Fighting continued in Abidjan as Ouattara’s forces tried to unseat Gbagbo, who has refused to cede power after losing a November election to Ouattara according to UN-certified results.
Sporadic explosions broke the silence of one of the quieter nights since Ouattara’s soldiers arrived in the economic capital a week ago, a Reuters witness said.
Gbagbo’s forces also roam the streets and broke into the Japanese ambassador’s residence overnight, forcing him and seven other employees to take shelter in a safe room before French and United Nations forces rescued them by helicopter, Japanese media reports said.
A Gbagbo advisor based in Paris told Reuters Ouattara forces had renewed an assault on Gbagbo’s residence late on Wednesday with support from UN and French helicopters.
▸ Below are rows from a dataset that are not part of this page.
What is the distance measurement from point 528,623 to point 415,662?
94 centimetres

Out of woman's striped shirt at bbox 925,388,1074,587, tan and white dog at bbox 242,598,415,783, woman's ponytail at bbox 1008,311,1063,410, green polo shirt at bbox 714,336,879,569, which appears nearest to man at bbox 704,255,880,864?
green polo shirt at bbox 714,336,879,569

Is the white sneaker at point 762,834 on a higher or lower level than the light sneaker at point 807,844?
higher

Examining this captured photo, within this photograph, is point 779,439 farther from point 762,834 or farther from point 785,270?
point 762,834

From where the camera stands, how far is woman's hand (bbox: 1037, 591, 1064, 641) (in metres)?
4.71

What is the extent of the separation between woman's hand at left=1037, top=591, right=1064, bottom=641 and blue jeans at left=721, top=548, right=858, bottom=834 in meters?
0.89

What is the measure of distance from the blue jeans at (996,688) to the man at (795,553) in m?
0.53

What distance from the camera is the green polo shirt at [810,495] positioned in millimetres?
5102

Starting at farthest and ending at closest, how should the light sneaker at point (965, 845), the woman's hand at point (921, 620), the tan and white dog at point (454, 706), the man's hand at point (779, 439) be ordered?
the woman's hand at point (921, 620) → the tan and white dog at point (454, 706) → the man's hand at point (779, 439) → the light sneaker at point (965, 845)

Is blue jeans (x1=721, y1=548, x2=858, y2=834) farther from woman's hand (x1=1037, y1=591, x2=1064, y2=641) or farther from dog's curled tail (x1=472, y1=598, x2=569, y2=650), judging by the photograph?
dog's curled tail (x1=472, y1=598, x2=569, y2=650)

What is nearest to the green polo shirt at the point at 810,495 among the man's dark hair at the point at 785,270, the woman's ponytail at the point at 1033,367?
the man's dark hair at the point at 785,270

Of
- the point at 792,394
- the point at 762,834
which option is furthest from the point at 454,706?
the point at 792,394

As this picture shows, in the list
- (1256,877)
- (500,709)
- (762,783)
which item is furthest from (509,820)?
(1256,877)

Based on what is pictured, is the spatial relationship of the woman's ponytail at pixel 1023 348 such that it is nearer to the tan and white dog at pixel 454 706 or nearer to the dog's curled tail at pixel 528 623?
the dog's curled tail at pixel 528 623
His statement could not be independently verified.
Ouattara forces had tried to storm the residence in the upscale Cocody neighbourhood earlier on Wednesday after talks led by the United Nations and France to secure Gbagbo’s departure failed, but they were pushed back by heavy weapons fire, a western diplomatic source who lives nearby said.
The former colonial power in Ivory Coast, France has taken a leading role in talks to persuade Gbagbo to hand over to Ouattara and end the standoff over the contested election in November.
A UN spokesman in New York said negotiations with Gbagbo’s camp were continuing, but it was not clear if they would lead anywhere, especially as Gbagbo himself told French radio he had no intention of stepping down.
Helicopters commanded by the United Nations peacekeeping mission in Ivory Coast bombarded Gbagbo’s heavy weapons stockpiles earlier this week, including those near his residence — but those attacks ended on Tuesday.
Analysts said Ouattara forces, who swept south last week in a lightly contested march toward Abidjan, could struggle to best Gbagbo’s remaining presidential guard and militias.
“Just like in Libya, it’s going to take both the rebels and outside forces to push Gbagbo out,” said Sebastian Spio-Garbrah, analyst at DaMina Advisors in New York.
Gbagbo has ruled Ivory Coast since 2000 and blames Paris for supporting the north of the country in the civil war of 2002-03. Rebels from that war now make up the bulk of Ouattara’s force.
Last year’s long-delayed election in the world’s top cocoa producing nation was meant to draw a line under the civil war, but Gbagbo’s refusal to give up power has plunged the country into violence that has killed more than 1 500 people.
The International Criminal Court prosecutor said on Tuesday he was in talks with West African states about referring alleged atrocities in the Ivory Coast to the court after a reported massacre in the west of the country.
Cocoa prices were little changed on Wednesday as traders were confident that Gbagbo’s expected exit would allow a swift resumption of exports. The country’s defaulted US$2.3 billion Eurobond rose to a fresh four-month high on Wednesday on raised expectations of repayment.